### Problem
Find each line in the items below that contains the string "instances", and copy those lines. Case counts when matching.

### Rows
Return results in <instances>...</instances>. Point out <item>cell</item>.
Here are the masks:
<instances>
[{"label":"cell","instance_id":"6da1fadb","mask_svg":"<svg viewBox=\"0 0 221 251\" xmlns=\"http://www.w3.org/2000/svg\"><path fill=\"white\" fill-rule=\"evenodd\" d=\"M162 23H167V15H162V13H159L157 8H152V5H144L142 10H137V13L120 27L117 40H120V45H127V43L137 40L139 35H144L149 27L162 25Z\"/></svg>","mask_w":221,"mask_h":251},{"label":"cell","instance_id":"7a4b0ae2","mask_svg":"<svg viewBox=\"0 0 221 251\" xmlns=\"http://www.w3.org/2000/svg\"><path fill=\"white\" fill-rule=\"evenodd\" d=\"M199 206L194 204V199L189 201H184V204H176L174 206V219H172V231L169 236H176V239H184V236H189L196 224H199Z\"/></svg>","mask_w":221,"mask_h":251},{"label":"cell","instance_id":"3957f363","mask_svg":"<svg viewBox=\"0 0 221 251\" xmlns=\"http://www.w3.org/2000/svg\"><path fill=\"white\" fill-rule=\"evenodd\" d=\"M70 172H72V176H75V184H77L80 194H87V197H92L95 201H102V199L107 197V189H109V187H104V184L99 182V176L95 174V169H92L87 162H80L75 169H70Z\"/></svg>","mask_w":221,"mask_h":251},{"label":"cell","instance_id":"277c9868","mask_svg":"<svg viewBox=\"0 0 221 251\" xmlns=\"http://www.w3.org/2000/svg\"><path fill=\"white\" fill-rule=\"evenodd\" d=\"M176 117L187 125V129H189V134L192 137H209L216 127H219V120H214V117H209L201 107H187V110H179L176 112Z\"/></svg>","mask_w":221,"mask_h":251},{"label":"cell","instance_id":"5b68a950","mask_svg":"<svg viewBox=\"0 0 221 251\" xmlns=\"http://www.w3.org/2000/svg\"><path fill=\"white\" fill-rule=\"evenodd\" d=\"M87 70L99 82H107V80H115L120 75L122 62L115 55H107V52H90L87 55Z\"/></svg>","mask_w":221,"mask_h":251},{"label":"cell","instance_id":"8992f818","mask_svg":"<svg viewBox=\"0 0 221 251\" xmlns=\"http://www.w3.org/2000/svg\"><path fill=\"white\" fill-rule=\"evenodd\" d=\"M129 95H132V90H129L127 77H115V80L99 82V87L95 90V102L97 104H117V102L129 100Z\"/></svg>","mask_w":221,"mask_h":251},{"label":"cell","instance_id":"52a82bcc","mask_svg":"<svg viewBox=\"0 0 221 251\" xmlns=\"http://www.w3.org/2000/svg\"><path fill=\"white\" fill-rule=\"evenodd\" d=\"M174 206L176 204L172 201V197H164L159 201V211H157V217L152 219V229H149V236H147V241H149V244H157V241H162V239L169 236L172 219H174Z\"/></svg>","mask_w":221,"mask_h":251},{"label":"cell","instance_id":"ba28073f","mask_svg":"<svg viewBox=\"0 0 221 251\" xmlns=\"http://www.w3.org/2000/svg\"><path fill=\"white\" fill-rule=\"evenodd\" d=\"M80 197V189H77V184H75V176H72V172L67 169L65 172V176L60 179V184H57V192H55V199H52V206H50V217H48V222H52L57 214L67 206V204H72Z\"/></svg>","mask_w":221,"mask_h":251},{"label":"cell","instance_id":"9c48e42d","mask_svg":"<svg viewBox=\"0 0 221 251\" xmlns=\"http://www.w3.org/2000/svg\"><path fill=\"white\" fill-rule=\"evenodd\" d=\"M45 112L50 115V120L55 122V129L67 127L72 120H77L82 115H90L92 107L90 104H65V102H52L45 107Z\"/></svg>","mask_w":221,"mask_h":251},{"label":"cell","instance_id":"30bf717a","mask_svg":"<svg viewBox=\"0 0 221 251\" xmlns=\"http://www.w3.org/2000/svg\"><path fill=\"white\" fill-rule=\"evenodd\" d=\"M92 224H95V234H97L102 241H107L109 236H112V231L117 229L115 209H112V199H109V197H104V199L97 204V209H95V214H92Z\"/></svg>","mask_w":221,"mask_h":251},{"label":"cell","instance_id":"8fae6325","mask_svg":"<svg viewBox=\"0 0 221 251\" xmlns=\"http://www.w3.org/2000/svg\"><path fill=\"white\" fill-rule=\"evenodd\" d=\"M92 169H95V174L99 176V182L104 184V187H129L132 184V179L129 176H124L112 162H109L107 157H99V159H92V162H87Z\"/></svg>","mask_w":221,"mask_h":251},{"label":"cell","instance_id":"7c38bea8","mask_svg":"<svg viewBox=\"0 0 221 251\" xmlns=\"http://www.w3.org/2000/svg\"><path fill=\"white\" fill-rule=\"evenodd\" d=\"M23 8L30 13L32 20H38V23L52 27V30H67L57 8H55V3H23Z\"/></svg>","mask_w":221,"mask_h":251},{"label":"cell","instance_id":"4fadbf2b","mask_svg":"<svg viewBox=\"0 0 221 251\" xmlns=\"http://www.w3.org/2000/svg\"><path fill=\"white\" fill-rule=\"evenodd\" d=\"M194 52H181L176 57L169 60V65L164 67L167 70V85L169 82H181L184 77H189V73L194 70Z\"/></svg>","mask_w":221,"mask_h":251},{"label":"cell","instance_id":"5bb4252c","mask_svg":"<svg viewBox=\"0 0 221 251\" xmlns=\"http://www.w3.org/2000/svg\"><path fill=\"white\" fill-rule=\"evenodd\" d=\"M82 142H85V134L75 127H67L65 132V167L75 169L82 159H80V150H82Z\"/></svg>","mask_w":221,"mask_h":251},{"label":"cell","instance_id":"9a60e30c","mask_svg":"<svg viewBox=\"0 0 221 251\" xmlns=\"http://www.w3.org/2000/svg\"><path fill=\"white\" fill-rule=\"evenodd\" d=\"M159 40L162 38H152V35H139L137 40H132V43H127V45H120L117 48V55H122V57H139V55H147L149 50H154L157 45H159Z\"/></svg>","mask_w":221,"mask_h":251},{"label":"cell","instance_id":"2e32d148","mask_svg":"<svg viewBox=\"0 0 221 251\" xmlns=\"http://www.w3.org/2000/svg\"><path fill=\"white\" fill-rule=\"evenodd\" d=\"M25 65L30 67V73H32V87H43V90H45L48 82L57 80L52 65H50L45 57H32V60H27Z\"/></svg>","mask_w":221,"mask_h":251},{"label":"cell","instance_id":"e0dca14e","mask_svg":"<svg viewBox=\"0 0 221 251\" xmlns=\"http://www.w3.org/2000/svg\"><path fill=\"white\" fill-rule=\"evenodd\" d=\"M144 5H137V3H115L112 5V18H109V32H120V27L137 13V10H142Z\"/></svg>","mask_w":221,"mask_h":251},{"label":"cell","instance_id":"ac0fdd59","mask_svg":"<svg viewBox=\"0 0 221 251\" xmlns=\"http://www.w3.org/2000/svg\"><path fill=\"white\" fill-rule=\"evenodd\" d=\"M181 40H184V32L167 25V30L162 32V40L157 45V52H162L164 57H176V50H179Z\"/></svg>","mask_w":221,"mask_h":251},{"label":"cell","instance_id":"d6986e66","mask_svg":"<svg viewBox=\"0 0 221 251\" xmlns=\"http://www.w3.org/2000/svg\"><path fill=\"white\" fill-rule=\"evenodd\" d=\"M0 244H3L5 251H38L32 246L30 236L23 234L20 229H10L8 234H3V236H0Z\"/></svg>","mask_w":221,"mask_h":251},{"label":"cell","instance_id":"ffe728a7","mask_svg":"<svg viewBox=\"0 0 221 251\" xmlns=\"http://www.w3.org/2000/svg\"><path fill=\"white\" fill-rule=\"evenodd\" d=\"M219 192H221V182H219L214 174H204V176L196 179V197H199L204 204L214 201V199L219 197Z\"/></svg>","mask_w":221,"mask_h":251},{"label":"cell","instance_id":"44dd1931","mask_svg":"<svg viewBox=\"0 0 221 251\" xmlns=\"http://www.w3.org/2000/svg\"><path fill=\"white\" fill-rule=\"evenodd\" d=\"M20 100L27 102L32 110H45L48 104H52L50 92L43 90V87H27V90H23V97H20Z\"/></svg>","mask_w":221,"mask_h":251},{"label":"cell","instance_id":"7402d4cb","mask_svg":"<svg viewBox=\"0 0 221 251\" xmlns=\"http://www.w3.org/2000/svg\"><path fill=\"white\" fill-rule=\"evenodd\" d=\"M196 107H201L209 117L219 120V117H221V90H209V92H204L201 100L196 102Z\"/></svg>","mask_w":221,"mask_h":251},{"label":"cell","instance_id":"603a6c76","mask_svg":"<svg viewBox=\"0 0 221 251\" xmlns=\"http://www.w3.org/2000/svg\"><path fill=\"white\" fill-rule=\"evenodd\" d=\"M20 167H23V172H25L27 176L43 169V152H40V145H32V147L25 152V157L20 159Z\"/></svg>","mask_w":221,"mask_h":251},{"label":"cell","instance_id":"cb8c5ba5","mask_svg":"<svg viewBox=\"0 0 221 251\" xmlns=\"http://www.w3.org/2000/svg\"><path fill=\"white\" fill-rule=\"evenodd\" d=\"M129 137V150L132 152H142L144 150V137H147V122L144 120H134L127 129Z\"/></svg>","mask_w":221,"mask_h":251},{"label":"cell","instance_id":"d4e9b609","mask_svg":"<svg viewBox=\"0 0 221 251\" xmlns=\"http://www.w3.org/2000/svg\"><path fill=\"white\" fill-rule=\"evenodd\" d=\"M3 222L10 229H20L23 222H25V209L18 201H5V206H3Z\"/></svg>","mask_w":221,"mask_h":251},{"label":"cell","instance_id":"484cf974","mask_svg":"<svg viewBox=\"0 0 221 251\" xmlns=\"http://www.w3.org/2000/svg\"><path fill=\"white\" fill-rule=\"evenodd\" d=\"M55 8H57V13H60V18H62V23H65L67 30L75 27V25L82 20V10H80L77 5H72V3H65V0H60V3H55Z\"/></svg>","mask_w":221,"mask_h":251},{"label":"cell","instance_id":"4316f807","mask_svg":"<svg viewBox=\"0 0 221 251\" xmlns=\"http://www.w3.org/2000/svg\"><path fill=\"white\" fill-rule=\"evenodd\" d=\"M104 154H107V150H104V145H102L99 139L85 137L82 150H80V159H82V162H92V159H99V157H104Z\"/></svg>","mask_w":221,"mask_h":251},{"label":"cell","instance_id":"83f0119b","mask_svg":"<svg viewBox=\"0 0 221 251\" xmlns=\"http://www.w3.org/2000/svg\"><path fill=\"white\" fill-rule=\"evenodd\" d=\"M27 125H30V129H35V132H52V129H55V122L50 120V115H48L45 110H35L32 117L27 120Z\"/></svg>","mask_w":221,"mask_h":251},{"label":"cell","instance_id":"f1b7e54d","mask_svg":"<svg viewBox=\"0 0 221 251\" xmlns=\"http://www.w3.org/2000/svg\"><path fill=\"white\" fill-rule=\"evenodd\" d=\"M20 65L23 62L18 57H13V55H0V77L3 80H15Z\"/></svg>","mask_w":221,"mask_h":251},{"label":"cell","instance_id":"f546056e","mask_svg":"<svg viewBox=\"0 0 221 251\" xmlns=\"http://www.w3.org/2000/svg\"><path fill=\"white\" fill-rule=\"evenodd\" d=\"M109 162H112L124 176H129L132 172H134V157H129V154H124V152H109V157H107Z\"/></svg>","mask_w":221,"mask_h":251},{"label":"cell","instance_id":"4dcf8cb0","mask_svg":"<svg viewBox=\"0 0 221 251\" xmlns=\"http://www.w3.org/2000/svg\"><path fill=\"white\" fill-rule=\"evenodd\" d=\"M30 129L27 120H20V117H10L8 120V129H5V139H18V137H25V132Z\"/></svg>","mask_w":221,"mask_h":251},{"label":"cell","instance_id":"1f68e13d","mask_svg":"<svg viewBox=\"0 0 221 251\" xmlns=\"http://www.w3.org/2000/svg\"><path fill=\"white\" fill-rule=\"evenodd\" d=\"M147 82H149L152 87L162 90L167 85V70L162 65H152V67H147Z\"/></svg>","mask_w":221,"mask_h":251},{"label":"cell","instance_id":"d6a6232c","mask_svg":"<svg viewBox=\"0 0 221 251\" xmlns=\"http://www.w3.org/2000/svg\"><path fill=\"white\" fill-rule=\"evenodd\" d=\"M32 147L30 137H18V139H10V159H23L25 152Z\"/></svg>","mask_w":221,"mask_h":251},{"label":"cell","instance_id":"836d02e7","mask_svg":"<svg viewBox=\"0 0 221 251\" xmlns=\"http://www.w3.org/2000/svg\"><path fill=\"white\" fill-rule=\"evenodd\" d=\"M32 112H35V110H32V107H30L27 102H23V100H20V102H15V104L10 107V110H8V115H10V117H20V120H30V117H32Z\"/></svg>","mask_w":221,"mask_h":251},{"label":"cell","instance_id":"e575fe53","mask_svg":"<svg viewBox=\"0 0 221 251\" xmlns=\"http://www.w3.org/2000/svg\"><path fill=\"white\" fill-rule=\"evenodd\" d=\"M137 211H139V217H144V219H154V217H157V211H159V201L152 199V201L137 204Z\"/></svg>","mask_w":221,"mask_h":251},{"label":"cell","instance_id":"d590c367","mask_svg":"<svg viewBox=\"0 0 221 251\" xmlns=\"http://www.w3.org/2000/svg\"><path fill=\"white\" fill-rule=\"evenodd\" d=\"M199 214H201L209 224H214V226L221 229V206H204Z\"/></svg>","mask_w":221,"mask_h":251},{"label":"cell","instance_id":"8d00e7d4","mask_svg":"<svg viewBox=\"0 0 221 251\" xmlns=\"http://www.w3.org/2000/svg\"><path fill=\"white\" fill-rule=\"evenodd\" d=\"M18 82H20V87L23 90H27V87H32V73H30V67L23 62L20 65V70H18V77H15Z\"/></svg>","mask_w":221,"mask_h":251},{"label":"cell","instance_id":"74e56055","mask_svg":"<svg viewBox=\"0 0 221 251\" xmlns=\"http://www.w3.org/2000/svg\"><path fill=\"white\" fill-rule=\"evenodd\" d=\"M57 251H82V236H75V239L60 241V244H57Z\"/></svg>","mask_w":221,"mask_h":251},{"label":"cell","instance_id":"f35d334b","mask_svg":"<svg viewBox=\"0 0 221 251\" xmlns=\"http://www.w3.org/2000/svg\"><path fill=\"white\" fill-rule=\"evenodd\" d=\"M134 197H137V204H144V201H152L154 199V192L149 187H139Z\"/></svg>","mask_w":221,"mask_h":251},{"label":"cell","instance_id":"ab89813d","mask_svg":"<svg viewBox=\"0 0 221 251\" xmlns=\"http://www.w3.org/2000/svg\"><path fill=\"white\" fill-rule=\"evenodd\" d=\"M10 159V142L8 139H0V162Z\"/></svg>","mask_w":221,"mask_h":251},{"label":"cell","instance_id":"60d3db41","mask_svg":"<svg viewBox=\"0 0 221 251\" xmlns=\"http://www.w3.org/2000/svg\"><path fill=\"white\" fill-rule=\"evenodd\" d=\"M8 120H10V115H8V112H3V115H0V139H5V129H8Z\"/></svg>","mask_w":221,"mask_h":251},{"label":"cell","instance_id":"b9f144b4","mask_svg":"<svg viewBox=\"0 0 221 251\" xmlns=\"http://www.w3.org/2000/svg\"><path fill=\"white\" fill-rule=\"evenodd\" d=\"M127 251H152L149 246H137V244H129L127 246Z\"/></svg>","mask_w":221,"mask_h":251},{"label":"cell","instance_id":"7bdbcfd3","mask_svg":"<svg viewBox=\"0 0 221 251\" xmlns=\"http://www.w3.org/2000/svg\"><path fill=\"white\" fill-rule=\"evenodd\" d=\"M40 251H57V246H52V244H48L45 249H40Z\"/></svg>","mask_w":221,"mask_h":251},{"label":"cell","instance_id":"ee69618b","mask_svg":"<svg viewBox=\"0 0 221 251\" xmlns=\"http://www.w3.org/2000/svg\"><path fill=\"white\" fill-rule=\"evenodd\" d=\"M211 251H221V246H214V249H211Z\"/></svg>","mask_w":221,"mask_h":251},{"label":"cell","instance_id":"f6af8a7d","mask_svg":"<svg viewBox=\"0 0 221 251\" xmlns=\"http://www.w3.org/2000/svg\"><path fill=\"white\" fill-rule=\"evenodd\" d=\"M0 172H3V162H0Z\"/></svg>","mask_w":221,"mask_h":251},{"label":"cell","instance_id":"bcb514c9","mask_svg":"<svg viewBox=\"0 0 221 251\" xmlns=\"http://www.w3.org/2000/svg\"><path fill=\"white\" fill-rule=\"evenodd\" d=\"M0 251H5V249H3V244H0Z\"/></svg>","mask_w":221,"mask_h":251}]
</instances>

### Problem solution
Return results in <instances>...</instances>. Point out <item>cell</item>.
<instances>
</instances>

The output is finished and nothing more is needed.